Text shown
────────

Scholarship Dinner 2014

Good evening and welcome to Webster University's annual Scholarship Dinner.  Each spring, I look forward to this occasion when we celebrate together as a community and are reminded of the impact that scholarships have on the lives of our students. I hope you enjoyed the entertainment during the reception provided by 4 of our scholarship recipients:

  • TKT Scholars and Music majors Juan Acosta and
  • Jacob Stergos on bass,
  • Dre (DRAY) Concepcion on flute, and
  • Music major and Suzy Shepard Scholar Raphael Makarewicz on violin

Thank you for performing for us tonight.   

Each year we invite the donors and scholars of our Daniel Webster Society annual scholarships and endowed scholarships to celebrate the impact of philanthropic and academic excellence. I am proud that this year we are also welcoming and celebrating our Susan Polgar Institute for Chess Excellence Scholars or SPICE Scholars, as well as the Presidential Scholars.

Who are the scholarship recipients among us tonight? The SPICE scholarship program acknowledges student chess and academic accomplishments such as superior tournament play, excellent scholastic chess community service, and outstanding academic record.

Beginning in 2014, the Presidential Scholarship Program will be exclusively underwritten by the individual support of Webster University’s Board of Trustees. As Webster’s highest academic award, Presidential Scholarships are awarded every year to five worthy freshman students, while the remaining semi-finalists receive a $1,000 scholarship for their participation in the rigorous selection process. This scholarship is renewable for a total of eight consecutive semesters upon maintenance of a 3.5 cumulative grade point average and through demonstrated leadership on campus, principally through successful participation in the WebsterLEADS program.

In 2007, we established the Daniel Webster Society annual scholarship program that allows donors to make annual contributions to help recruit and retain our students. For many, these scholarships determine whether or not students can pursue their education at Webster. Because of your generosity, nearly 100 students are benefitting in the current academic year from our annual scholarship program.

Equally significant, Webster’s 113 endowed scholarships meet a very real need for our students, this year supporting 212 students. The donors of our endowed scholarships give in this manner to support students in perpetuity. Often, these scholarships also help relieve some students of the financial imperative to secure additional employment, allowing them to devote more concentrated attention to their academic work.

In a very real way, these endowed scholarships are a permanent legacy for the namesakes of the scholarships and the lives of those who fund them, and are a stable and effective way to provide transformative educational opportunities for generations to come. Eighty-nine percent of Webster’s full-time freshman students receive financial aid in the form of loans and scholarship assistance.  So you can see, very clearly, that your support of endowed and annual scholarships meets a real need for Webster students.

Your continued generosity allows us to offer students new opportunities, not only in regard to the number of scholarships, but also through the amazing variety of scholarship opportunities, especially, of late, those with a focus on global citizenship.

The growing, special emphasis that Webster holds for global scholarship is encouraged by those who generously give to ensure that international students have access to the high quality scholarship opportunities that Webster provides, such as the The Lawrence Jehling Endowed Scholarship, The Marilynne Bradley Annual Indonesian Scholarship, and The Dr. Elizabeth Stroble Global Endowed Scholarship, the latter created by Webster University’s Board of Trustees.

────────

Data rows
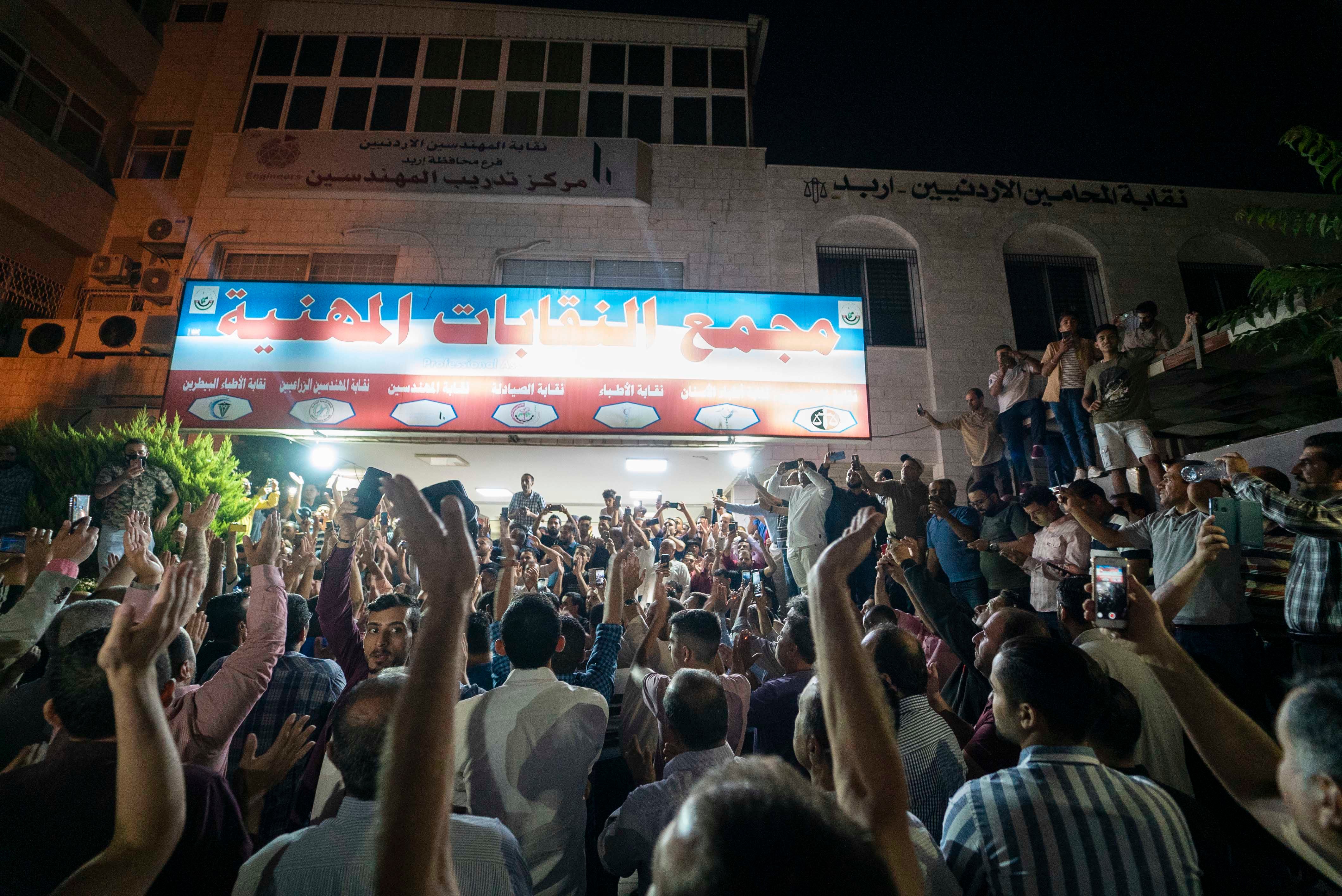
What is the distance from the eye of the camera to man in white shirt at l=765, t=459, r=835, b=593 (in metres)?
6.44

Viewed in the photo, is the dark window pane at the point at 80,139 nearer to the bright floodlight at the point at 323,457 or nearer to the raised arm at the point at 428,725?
the bright floodlight at the point at 323,457

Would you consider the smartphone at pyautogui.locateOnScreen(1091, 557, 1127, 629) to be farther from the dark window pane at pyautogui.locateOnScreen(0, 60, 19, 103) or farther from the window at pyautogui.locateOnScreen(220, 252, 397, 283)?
the dark window pane at pyautogui.locateOnScreen(0, 60, 19, 103)

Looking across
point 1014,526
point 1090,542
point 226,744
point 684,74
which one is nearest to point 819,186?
point 684,74

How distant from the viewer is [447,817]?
866mm

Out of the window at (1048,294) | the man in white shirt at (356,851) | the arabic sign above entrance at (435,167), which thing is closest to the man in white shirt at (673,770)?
the man in white shirt at (356,851)

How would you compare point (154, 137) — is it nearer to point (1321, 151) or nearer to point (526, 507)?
point (526, 507)

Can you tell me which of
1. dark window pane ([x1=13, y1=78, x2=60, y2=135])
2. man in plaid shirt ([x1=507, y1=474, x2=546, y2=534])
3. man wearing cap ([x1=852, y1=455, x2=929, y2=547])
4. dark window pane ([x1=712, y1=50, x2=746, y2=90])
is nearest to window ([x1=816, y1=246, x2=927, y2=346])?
dark window pane ([x1=712, y1=50, x2=746, y2=90])

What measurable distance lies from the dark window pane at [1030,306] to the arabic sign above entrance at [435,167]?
24.5ft

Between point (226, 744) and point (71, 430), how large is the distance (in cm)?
1013

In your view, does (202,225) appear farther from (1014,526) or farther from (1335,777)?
(1335,777)

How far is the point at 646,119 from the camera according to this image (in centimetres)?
1305

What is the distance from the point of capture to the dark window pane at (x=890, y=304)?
12.0 metres

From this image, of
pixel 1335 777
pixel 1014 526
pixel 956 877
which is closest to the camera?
pixel 1335 777

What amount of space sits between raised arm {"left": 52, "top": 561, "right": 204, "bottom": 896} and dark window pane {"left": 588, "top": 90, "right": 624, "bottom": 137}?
13.4m
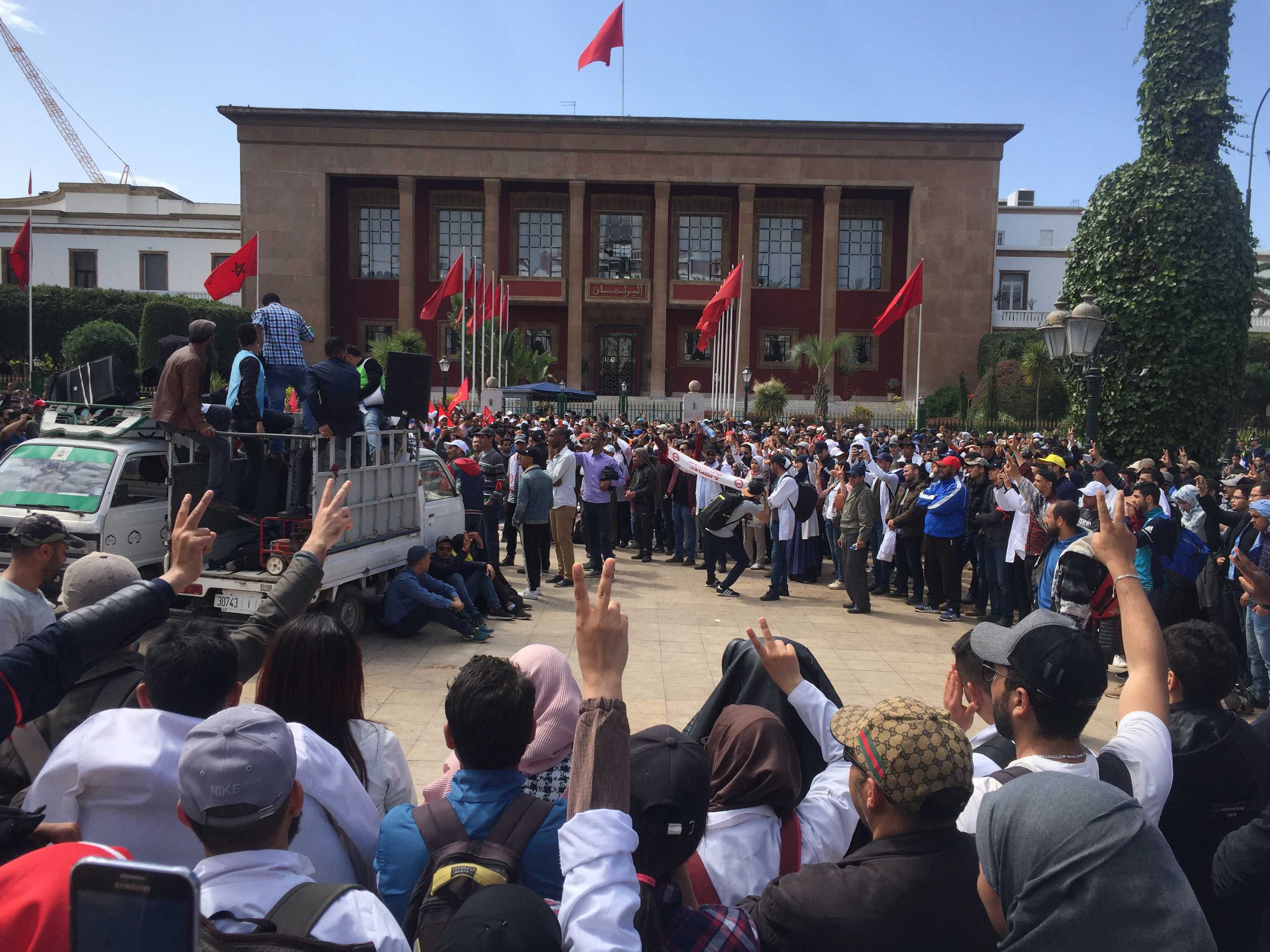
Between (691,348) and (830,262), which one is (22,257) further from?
(830,262)

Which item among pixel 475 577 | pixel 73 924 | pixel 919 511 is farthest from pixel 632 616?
pixel 73 924

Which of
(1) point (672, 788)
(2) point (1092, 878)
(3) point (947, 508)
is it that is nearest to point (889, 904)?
(2) point (1092, 878)

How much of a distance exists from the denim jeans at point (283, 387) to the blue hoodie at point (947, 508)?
722 centimetres

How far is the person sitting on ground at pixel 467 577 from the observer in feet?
32.3

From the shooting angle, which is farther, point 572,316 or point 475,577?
point 572,316

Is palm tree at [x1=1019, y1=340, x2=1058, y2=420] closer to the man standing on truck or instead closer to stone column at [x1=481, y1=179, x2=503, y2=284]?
stone column at [x1=481, y1=179, x2=503, y2=284]

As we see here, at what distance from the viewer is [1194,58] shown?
551 inches

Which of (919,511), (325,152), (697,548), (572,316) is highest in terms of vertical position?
(325,152)

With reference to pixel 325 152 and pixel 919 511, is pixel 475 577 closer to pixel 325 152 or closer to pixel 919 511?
pixel 919 511

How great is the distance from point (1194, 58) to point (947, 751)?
52.5ft

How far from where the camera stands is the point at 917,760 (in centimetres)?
208

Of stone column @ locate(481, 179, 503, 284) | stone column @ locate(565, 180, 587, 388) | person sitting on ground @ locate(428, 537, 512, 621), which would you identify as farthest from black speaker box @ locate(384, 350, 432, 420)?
stone column @ locate(565, 180, 587, 388)

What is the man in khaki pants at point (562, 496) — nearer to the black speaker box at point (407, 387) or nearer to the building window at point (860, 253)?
the black speaker box at point (407, 387)

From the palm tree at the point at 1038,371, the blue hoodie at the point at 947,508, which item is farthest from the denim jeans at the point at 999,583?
the palm tree at the point at 1038,371
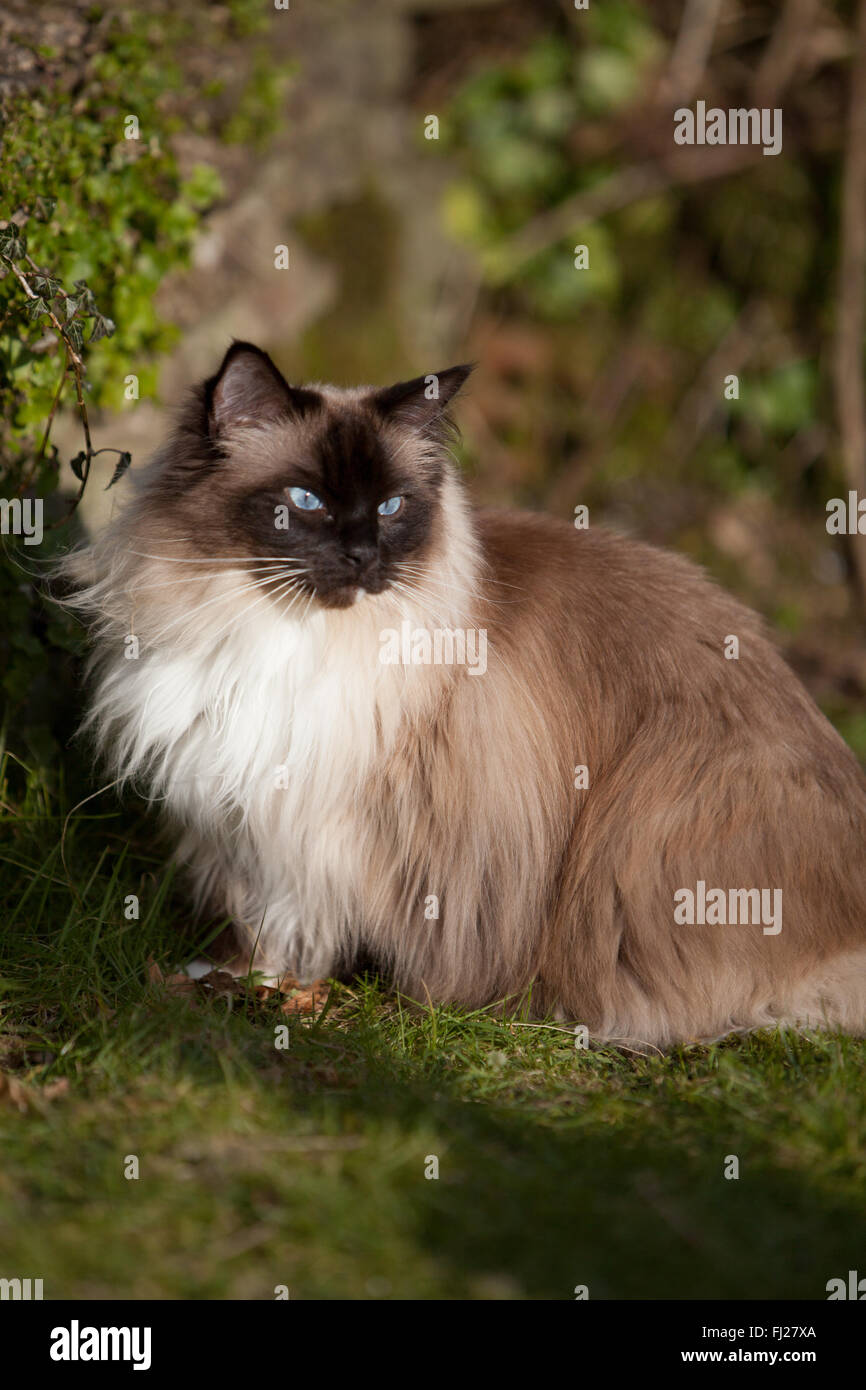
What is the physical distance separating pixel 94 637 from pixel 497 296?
4758 mm

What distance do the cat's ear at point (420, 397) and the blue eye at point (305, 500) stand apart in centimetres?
32

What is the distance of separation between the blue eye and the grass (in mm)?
1122

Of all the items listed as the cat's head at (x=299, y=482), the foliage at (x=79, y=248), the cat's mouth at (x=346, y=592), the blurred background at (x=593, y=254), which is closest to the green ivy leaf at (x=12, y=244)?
the foliage at (x=79, y=248)

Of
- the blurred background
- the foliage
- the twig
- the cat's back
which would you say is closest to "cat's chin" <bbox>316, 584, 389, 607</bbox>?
the cat's back

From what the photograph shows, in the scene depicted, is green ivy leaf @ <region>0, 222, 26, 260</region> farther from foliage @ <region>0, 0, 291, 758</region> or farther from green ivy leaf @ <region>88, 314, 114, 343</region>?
green ivy leaf @ <region>88, 314, 114, 343</region>

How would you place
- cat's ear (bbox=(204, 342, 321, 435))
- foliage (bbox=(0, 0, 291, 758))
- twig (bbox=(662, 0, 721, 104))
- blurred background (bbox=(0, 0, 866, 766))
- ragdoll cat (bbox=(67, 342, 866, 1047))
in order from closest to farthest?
cat's ear (bbox=(204, 342, 321, 435))
ragdoll cat (bbox=(67, 342, 866, 1047))
foliage (bbox=(0, 0, 291, 758))
blurred background (bbox=(0, 0, 866, 766))
twig (bbox=(662, 0, 721, 104))

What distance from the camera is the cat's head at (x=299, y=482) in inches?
118

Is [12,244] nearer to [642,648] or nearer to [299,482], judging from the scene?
[299,482]

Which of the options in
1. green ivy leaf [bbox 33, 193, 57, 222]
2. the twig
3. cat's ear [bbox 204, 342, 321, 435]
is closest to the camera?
cat's ear [bbox 204, 342, 321, 435]

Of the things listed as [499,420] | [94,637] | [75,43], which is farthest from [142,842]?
[499,420]

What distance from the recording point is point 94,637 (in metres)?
3.34

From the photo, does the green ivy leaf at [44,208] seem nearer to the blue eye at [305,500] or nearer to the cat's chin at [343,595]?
the blue eye at [305,500]

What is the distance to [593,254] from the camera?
23.7 ft

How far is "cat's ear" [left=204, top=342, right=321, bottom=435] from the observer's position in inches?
116
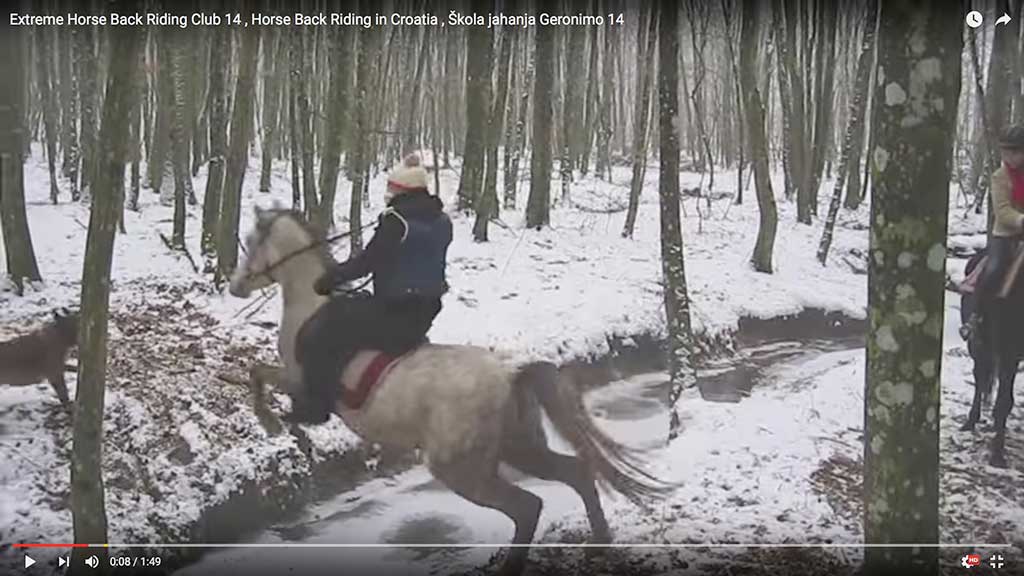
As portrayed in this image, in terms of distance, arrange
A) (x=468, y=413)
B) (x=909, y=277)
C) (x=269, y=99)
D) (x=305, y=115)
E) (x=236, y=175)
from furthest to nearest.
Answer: (x=305, y=115)
(x=269, y=99)
(x=236, y=175)
(x=468, y=413)
(x=909, y=277)

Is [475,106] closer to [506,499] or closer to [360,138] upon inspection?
[360,138]

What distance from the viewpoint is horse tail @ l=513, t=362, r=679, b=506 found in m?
2.45

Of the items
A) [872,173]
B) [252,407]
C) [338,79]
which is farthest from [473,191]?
[872,173]

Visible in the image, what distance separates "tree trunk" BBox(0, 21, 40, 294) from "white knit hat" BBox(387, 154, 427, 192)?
1022 millimetres

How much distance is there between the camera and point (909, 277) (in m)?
1.96

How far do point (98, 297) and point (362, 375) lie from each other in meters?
0.74

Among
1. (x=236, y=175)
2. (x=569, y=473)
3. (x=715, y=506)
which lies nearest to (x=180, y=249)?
(x=236, y=175)

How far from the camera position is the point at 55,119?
254 cm

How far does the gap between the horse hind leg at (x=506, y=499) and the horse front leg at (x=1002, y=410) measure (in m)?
1.35

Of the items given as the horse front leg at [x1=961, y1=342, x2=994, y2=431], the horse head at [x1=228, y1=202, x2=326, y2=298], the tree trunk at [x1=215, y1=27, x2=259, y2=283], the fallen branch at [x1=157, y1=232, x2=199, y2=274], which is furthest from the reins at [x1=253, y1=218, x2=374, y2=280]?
the horse front leg at [x1=961, y1=342, x2=994, y2=431]

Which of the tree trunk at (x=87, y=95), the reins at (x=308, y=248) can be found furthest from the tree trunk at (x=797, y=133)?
the tree trunk at (x=87, y=95)

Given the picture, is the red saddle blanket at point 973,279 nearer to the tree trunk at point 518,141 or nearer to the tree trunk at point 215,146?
the tree trunk at point 518,141

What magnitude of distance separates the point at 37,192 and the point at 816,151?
8.38ft

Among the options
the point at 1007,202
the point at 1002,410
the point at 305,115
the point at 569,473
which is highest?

────────

Written instruction 1
Does each statement agree with the scholarship dinner speech? (a) The Daniel Webster Society annual scholarship program was established in 2007. (b) Presidential Scholarships are awarded every year to ten freshman students. (c) Webster's endowed scholarships are supporting 212 students this year. Answer yes or no for each, quoting the words of the speech that decide it.
Written instruction 2
How would you render this sentence from the scholarship dinner speech in Spanish: "The donors of our endowed scholarships give in this manner to support students in perpetuity."
The data that comes after the scholarship dinner speech is separate material.

Written response 1
(a) Yes: "In 2007, we established the Daniel Webster Society annual scholarship program"
(b) No: "Presidential Scholarships are awarded every year to five worthy freshman students"
(c) Yes: "this year supporting 212 students"

Written response 2
Los donantes de nuestras becas dotadas contribuyen de esta manera para apoyar a los estudiantes a perpetuidad.